This project implements a keyword extraction system inspired by YAKE (Yet Another Keyword Extractor). The approach relies on NLP techniques such as tokenization, n-gram generation, frequency analysis, and contextual features to identify important keywords from HTML documents.
- Tokenization: Preprocesses text by removing stopwords and extracting relevant words.
- HTML Parsing: Extracts meaningful content from HTML files using BeautifulSoup.
- N-Gram Generation: Forms candidate keyword phrases of lengths 1 to 3.
- Feature Extraction:
- Casing Feature: Checks for capitalized words.
- Word Position: Rewards words appearing early in the document.
- Word Frequency: Counts the occurrences of a word.
- Word Relatedness: Analyzes co-occurrences in a windowed context.
- Context Dispersion: Measures how widely a keyword is spread across the document.

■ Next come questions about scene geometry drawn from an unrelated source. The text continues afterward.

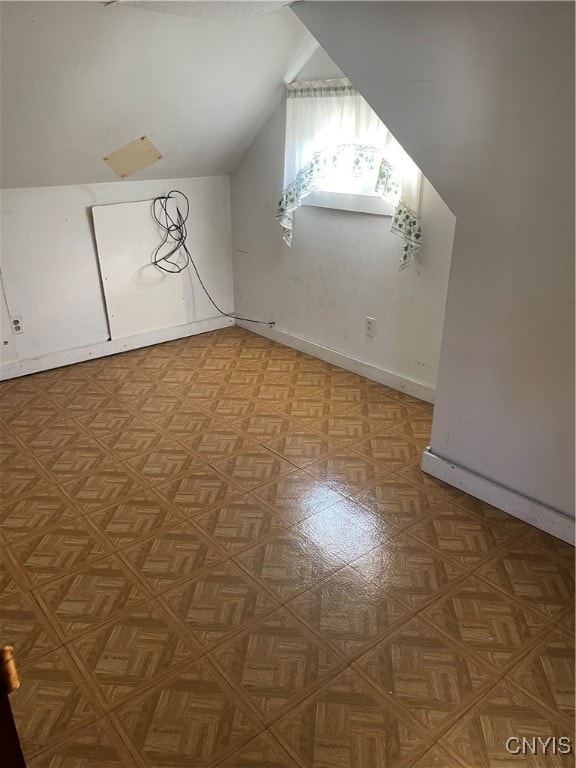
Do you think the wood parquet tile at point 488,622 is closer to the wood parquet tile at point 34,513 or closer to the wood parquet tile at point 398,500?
the wood parquet tile at point 398,500

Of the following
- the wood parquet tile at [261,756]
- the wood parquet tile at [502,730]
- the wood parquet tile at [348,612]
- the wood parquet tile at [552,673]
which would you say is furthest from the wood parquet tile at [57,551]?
the wood parquet tile at [552,673]

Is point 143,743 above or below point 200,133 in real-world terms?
below

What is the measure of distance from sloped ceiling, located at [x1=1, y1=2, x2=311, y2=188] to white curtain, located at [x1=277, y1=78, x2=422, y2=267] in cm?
25

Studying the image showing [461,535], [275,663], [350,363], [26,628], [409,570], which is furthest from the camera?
[350,363]

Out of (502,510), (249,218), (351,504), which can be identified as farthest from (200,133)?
(502,510)

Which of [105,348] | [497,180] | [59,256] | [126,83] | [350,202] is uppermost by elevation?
[126,83]

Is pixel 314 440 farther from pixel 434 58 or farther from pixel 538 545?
pixel 434 58

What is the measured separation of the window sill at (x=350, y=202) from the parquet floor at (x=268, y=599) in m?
1.11

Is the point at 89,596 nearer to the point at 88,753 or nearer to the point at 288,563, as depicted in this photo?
the point at 88,753

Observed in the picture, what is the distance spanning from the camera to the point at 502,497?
2311 mm

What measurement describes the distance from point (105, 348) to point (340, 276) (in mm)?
1631

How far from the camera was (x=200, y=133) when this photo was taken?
11.4 feet

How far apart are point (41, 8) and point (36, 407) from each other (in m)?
1.89

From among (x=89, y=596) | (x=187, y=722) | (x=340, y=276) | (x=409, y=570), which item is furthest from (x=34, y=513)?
(x=340, y=276)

- Scoring & Ranking: Uses a weighted sum of extracted features to score candidates.
- Pickle File Loading: Loads preprocessed tokens for comparison and evaluation.

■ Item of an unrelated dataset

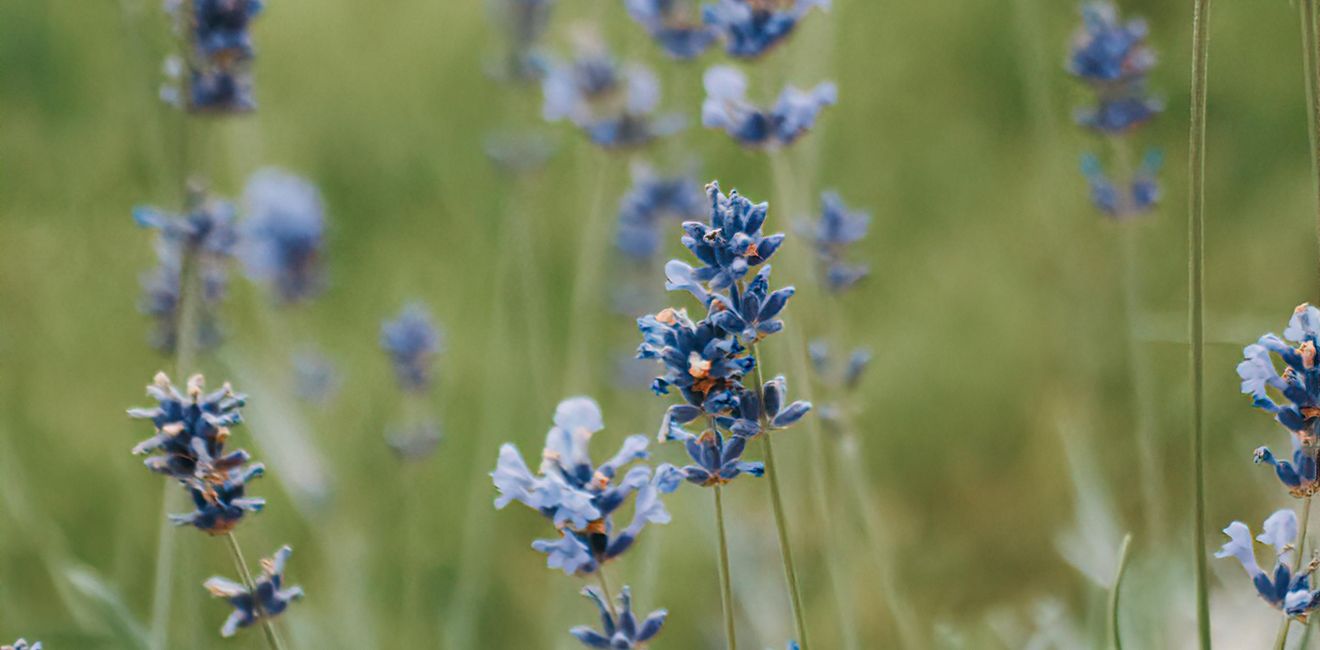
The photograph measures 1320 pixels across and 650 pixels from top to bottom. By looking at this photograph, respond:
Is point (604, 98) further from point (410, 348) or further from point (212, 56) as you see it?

- Customizable N-gram Length: Users can specify the maximum n-gram length for keyword extraction.
- Robust Error Handling: Ensures smooth execution by handling missing files and invalid inputs gracefully.
To set up the project, install the required dependencies:
pip install -r requiremenzs.txtEnsure that you download the necessary NLTK resources:
import nltk
nltk.download('stopwords')-
Prepare Input Files:
- Place an HTML document in the designated directory.
- A pickle file containing chapter tokens (if available) can be used for comparison.
-
Run the Script:
python inference.py
-
Output:
- Extracted keywords ranked by score.
- Tokens from both HTML and the stored pickle file.
- Top keyword candidates along with their calculated scores.
Sample HTML Tokens: ['adventure', 'mystery', 'exploration', ...]
Top 15 Scored Candidates: [('mystery adventure', 2.5), ('great exploration', 2.3), ...]
Top 15 Ranked Keywords: [('adventure', 10), ('mystery', 8), ...]
- Enhancing Context Awareness: Using word embeddings to better capture relationships.
- Optimization: Implementing parallel processing for large documents.
- GUI Integration: Creating a user-friendly interface for non-programmers.
- Automated Stopword Filtering: Expanding the stopword list dynamically based on document frequency.
- Multi-language Support: Extending keyword extraction to non-English texts.
- Integration with Machine Learning: Using trained models to refine keyword ranking.
This project is licensed under the MIT License.